= Ejercicios propuestos =
1) Según el texto sobre la Casa de Campo, ¿cuánto más baja es allí la temperatura que la media de Madrid?
2) Escribe la continuación del texto sobre la Casa de Campo a partir de su última oración.

= Fragmento del texto =
----------------
En la Casa de Campo la temperatura es un par de grados inferior a la media de la de Madrid. En el primer día de juicio, las tanquetas de la Policía dejaron huellas en la escarcha y los helicópteros arquearon los álamos. Se vio a Pedro 'el Ermitaño' alejarse en el burro que montaba, y salieron a tomar el primer sol los lagartos desde las trincheras y los búnkeres. No se observaron brujas vaticinadoras, ni cuervos sangrientos; volaban los loros que un día se escaparon del zoo, y son tantos que en el Club de Campo los regalan, porque se han convertido en una plaga.
Las ardillas han desparecido, apenas quedan cuervos y loros. Insisto, no se han visto aquellas brujas que anunciaron que lo sublime es terrible, pero a mí me pareció, otra vez, como cuando estuve alguna vez en Moncloa, que la Casa de Campo es el bosque de Birnam que avanza sobre la Europa sin anhelos, sin sueños, sin escudo, ésa que alquila los seguratas a los americanos.
----------------
[Datos recopilados]
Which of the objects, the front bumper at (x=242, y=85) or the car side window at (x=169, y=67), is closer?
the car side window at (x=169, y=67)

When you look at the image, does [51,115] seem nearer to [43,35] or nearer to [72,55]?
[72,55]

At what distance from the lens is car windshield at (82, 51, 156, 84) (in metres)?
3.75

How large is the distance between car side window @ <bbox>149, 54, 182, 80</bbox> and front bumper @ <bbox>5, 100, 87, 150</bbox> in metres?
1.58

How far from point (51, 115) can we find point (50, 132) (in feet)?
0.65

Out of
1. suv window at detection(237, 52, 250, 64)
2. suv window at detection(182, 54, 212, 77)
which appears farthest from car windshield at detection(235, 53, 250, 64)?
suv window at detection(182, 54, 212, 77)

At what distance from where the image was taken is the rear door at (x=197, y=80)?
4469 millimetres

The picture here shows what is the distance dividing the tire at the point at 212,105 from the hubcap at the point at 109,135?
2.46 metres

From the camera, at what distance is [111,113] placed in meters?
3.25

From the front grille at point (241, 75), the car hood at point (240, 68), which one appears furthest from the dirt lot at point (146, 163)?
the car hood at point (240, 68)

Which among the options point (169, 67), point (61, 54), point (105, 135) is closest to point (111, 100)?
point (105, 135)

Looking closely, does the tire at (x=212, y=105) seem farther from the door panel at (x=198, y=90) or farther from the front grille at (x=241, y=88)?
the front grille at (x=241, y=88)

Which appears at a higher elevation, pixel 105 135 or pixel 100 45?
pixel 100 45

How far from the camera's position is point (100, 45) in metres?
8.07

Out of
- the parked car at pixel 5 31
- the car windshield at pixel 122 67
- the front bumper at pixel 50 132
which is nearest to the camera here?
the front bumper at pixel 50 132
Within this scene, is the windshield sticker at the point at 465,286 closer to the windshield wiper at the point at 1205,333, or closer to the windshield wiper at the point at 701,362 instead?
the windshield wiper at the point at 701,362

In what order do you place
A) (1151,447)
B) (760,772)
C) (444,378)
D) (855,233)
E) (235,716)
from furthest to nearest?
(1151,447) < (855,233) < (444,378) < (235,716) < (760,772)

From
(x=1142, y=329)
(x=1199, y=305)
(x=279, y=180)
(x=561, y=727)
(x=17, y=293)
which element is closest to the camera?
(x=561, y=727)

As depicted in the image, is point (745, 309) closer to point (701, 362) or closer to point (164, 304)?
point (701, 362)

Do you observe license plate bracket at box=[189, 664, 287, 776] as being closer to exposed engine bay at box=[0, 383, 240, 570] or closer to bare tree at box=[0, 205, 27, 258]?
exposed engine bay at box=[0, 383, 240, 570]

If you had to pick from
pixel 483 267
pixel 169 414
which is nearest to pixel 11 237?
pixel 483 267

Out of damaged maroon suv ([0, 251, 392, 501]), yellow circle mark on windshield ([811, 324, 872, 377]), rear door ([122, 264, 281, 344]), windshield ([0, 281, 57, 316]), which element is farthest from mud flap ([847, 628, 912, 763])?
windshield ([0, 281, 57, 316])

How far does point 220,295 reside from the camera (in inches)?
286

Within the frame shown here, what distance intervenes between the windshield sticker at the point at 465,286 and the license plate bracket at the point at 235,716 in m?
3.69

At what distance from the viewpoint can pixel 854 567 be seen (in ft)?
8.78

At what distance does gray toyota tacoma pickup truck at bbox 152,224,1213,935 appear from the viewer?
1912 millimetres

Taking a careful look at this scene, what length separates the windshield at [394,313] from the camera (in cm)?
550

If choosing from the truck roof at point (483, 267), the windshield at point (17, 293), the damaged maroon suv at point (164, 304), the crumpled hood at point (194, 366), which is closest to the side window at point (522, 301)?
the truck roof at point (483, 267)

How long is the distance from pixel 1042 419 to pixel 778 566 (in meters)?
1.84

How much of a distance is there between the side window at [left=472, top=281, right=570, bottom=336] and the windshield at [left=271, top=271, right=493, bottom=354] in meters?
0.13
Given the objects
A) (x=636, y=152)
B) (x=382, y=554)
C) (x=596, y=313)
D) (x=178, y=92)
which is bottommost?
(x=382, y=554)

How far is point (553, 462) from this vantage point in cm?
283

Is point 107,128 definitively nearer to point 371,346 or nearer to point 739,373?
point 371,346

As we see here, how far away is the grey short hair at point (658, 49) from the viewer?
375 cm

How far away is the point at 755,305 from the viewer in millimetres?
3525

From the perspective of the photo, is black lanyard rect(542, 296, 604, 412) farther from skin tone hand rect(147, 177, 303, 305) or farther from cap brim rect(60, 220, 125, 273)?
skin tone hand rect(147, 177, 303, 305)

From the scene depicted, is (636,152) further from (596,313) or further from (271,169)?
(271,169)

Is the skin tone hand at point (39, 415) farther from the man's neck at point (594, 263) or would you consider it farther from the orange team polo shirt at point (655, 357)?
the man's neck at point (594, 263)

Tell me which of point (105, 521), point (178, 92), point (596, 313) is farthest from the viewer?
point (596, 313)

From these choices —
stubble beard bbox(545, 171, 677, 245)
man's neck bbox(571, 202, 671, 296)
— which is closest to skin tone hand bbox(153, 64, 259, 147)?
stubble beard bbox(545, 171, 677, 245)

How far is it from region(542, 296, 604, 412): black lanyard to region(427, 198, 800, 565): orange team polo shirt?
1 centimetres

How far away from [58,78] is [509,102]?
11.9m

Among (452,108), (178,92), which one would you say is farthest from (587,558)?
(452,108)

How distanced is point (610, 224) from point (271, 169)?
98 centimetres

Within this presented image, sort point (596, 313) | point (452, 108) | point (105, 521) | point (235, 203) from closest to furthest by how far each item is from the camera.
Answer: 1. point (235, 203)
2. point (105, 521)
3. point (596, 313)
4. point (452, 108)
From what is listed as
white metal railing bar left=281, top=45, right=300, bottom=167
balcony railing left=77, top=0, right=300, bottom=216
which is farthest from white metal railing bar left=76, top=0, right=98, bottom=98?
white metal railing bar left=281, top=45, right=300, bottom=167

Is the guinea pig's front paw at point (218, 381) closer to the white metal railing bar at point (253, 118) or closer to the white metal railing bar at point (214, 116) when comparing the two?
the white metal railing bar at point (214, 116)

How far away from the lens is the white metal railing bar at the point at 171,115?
----------------
= Soluciones =
1) Un par de grados.

2)
El bosque de castaños frescos, sauces y pinos tuvo un día rebecos y osos para que cazaran los reyes, hasta que la República dejó entrar en él a todos los ciudadanos. En estos días, otros son los dioses, otros son los cazadores, otros los cruzados. Han llegado unos combatientes que, camuflados con ramas de carrasca, lanzan llamadas a la yihad, y llegan por internet desde el Atlas al Himalaya. Nuestros soldados tienen que ser engañados con propaganda para enviarlos al frente; ellos se enrolan voluntariamente porque su religión es en sí misma nihilista, suicida. Ya una vez Umbral vio la Casa de Campo, «donde las putillas orinan su orina fresca y perfumada», Manzanares abajo, como una trinchera eterna. Las brujas aún no han hablado, ni han anunciado que hay en toda Europa un batallón con el objetivo de abreviar la agonía del continente, de España.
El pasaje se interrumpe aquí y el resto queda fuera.